I don't know how four years can seem like yesterday. And then some days it feels like eons ago. I can never quite get my brain around how long exactly my dad has been gone, but the calendar tells me it has been four years today. Four...long...crazy...heartbreaking...lonely...busy...growth filled years.
Most moments in most days pass without any heartache. Many pass now without even thinking about how much I miss Dad. We get up and go about our day, keeping busy and focused on the tasks at hand. Nothing significant most of the time worthy of stirring the memory.
And then there are the days when something major happens. A report card came for my First Born's first year of homeschool...as much my report card as his, and he got straight "A's." Yes, this is a moment when the wounded heart rips open when I remember I can't call Dad to share the joy. I know he would be proud of me, and First Born too. He never doubted our abilities.

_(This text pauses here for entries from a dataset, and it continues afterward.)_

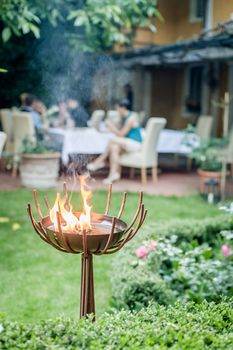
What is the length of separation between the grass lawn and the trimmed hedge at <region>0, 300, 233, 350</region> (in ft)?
5.72

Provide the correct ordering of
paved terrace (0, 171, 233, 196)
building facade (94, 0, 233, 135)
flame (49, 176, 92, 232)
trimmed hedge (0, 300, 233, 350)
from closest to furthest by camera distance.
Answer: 1. trimmed hedge (0, 300, 233, 350)
2. flame (49, 176, 92, 232)
3. paved terrace (0, 171, 233, 196)
4. building facade (94, 0, 233, 135)

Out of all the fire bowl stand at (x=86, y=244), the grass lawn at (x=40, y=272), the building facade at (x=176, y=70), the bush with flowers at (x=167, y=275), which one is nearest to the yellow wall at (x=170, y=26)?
the building facade at (x=176, y=70)

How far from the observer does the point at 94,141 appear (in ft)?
31.1

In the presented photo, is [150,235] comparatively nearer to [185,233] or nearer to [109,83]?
[185,233]

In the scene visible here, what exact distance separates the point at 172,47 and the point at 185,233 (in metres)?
6.94

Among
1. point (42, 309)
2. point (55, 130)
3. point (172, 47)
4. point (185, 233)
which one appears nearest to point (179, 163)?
point (172, 47)

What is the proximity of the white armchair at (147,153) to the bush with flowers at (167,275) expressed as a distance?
176 inches

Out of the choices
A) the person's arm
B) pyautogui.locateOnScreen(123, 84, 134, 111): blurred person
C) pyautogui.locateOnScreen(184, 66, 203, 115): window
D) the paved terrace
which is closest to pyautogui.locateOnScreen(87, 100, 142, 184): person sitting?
the person's arm

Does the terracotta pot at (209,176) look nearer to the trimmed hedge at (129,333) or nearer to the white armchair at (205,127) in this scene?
the white armchair at (205,127)

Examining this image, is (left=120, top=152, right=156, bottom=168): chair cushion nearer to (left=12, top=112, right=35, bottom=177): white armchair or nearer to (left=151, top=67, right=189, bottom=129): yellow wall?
(left=12, top=112, right=35, bottom=177): white armchair

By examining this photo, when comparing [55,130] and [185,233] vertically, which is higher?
[55,130]

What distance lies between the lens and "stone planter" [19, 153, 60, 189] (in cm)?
836

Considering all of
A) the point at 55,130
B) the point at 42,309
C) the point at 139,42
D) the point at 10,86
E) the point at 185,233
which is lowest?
the point at 42,309

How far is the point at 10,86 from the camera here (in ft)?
47.4
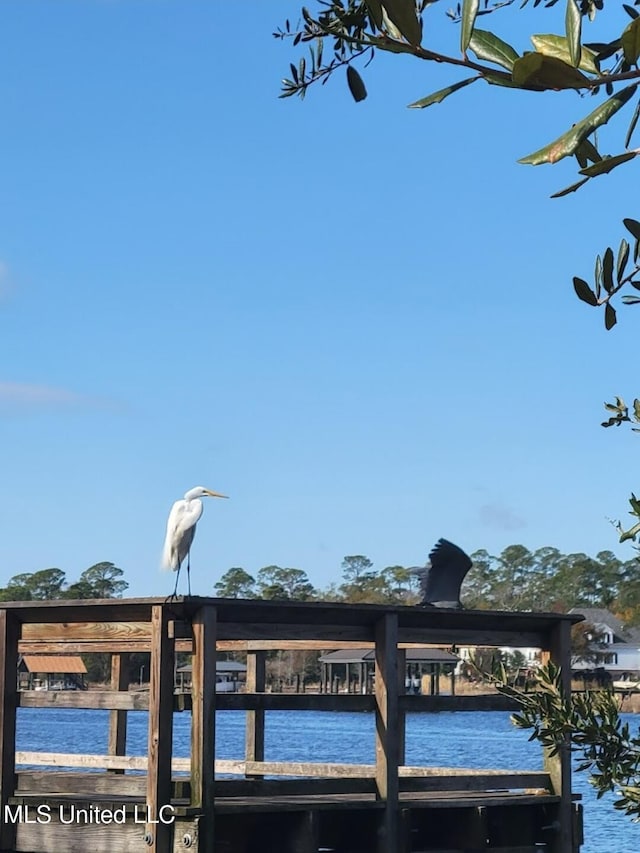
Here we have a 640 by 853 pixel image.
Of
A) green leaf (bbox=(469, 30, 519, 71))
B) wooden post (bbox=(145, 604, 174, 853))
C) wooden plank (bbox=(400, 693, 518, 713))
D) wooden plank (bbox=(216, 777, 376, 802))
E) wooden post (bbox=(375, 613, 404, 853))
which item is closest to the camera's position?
green leaf (bbox=(469, 30, 519, 71))

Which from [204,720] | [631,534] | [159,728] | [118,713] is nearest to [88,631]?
[159,728]

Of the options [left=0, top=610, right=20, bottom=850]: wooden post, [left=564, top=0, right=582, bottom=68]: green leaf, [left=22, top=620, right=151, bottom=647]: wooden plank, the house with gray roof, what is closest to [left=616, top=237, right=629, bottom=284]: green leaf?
[left=564, top=0, right=582, bottom=68]: green leaf

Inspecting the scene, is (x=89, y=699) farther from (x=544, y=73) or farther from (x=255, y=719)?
(x=544, y=73)

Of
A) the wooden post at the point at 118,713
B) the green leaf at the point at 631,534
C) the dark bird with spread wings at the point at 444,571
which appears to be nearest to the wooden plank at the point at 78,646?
the wooden post at the point at 118,713

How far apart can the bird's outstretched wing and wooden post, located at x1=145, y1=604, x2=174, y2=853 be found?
2.40 meters

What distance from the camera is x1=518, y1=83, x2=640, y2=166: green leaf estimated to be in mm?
2166

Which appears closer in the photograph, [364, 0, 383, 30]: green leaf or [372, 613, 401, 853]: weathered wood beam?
[364, 0, 383, 30]: green leaf

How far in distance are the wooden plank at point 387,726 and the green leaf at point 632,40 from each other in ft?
21.8

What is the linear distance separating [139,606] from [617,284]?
19.0 ft

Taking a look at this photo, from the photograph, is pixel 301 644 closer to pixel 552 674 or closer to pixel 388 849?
pixel 388 849

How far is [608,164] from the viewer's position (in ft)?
7.34

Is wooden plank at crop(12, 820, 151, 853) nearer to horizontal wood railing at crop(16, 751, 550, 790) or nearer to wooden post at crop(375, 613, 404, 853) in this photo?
horizontal wood railing at crop(16, 751, 550, 790)

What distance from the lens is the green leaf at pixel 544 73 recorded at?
2055mm

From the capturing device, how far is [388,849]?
8273mm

Small One, diva that she is, is reading like a high school lit prodigy. Dad wouldn't be surprised, he had high expectations of all of us. But when her eyes sparkle as she reads a poem that moves her I feel the ache rear it's ugly head in my chest because I know she will never experience sharing poetry with him as a child. He will never read her I Am Nobody! Who Are You? by Emily Dickenson. She will never hear him read Stopping By Woods on a Snowy Evening by Robert Frost. I will never be able to tell him how she is gifted with the written word, just like he was.
I don't know if time will ever make sense to me again really. It isn't that I can't see my children growing and watch the days flipping on the calendar, it is just that time doesn't feel the same any more. I know the wound continues to heal. But I also know that life will never be the same and there will never stop being events that pick at the scab and pull at the scar. I continue to take one day at a time, always missing, always loving Dad...and knowing our time was cut short here on earth, but looking forward to eternity in Heaven.
I miss you Dad! Happy 4th birthday in Heaven.